Tomaron la decisión de entrar en acción cuando la Fuerza Aérea manifestó su apoyo a la Constitución y anunció que enviaría tropas a Corrientes desde el Aeroparque. Alfonsín solía referirse a la solidaridad de muchos países con aquellos que habían perdido la democracia como “solidaridad post-mortem”, porque manifestaban su apoyo después de caído el orden constitucional. El comodoro retirado Luis Fernando Estrella aplicó ese tipo de solidaridad a Rico cuando el conato correntino ya era historia. Al momento de la llegada de las tropas leales de Ernesto Crespo, jefe de la Fuerza Aérea, rindieron homenaje a la tradición riquista de Monte Caseros y, justamente, se rindieron sin presentar batalla. Fueron a juicio y hubo condenas para ocho aviadores y cinco civiles. En sede judicial quedó establecido que Estrella y sus acólitos planeaban ocupar el Edificio Cóndor, sede de la Fuerza Aérea, y asesinar al brigadier Teodoro Waldner, jefe del Estado Mayor Conjunto, el primus inter pares designado por Alfonsín por encima de los jefes de las tres armas. El episodio era algo así como el levantamiento del brigadier Cappellini en diciembre de 1975, que sublevó a la Base de Morón con un discurso de catolicismo preconciliar como el de Estrella, que recibiría la gracia del indulto de parte de Carlos Menem.

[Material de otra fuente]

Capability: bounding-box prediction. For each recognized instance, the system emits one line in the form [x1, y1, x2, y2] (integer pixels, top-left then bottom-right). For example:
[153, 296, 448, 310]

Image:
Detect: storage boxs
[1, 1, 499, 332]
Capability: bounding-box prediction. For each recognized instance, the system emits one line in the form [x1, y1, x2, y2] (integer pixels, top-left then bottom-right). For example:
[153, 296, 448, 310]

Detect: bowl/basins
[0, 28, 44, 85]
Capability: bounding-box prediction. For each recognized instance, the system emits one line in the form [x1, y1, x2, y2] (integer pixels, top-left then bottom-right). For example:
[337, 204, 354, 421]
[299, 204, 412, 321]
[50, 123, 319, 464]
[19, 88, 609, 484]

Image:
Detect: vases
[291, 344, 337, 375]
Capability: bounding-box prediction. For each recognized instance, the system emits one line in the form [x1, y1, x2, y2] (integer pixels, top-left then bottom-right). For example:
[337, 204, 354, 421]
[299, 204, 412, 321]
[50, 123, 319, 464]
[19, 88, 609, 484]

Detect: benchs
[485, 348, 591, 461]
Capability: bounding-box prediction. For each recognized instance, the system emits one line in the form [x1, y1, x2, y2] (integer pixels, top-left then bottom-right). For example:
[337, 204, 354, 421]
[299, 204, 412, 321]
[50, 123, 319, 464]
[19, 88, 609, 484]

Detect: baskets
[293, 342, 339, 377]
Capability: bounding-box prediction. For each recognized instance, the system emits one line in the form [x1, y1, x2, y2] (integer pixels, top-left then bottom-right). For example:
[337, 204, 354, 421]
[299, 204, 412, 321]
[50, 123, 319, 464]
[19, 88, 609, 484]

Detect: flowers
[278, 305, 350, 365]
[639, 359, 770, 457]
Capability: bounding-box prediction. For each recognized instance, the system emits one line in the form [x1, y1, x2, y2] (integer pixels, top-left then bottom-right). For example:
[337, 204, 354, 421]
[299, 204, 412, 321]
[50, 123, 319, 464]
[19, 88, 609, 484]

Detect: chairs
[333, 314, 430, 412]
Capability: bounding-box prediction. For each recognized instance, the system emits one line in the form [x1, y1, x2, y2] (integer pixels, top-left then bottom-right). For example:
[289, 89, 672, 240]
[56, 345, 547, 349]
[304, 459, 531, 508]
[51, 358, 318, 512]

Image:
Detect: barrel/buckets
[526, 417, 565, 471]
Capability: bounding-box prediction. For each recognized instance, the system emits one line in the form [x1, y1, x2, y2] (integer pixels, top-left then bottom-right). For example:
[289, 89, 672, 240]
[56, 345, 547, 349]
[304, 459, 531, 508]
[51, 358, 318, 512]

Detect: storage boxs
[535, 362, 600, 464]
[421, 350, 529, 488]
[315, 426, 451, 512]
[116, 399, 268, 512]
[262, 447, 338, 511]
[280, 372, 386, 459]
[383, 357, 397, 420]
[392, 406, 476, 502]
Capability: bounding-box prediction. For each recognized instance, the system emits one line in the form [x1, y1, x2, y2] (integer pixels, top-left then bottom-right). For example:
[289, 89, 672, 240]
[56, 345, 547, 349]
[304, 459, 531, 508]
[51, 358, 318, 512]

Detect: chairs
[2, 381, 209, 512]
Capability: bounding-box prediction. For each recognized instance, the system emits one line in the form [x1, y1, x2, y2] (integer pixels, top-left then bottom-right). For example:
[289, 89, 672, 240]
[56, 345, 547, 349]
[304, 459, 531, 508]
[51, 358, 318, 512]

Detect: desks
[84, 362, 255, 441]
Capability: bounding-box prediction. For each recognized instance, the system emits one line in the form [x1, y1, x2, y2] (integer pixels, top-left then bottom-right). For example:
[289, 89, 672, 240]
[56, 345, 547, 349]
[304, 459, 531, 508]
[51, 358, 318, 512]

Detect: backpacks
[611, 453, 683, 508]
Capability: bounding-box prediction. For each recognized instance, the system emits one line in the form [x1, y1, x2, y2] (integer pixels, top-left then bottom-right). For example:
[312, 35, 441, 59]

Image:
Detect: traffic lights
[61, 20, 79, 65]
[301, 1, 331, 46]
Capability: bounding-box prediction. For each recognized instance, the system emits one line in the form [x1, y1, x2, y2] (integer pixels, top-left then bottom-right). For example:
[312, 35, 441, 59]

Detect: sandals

Muchos años más tarde, Estrella sería condenado por hechos anteriores al copamiento del Aeroparque. “El párroco francés Longueville y su vicario Murias fueron secuestrados en la noche del 18 de julio de 1976 en la parroquia El Salvador, de Chamical. Sus cuerpos fusilados, con los ojos vendados, aparecieron en un descampado al sur de la ciudad. Murias tenía signos de torturas. Hoy el sitio se denomina Los Mártires y un oratorio honra sus memorias”, escribió Diego Martínez en Página/12 del 25 de abril de 2008 para informar sobre los arrestos en relación a la causa de los asesinatos de Carlos de Dios Murias y Rogelio Gabriel Longueville, dos curas tercermundistas de La Rioja, cuyos crímenes prologaron el del obispo Enrique Angelelli. Los detenidos eran el ex alférez Miguel Pessetta y quien era el segundo jefe de la Base Aérea de Chamical en 1976: Luis Fernando Estrella. La nota añade que “el comodoro retirado es el mismo que el 18 de enero de 1988 comandó la banda que copó el aeroparque Jorge Newbery durante tres horas en un golpe fallido contra el presidente Raúl Alfonsín, a quien consideraba marxista”.

En 2012, Estrella fue condenado a perpetua por los crímenes de los sacerdotes. Junto a él, en el banquillo, escuchando la misma sentencia, estaba Luciano Benjamín Menéndez. Dos años después, el comodoro fanático y el señor de La Perla recibieron idéntica condena por la muerte de Angelelli. Muy atrás quedaban los días de alzamientos para garantizar impunidad.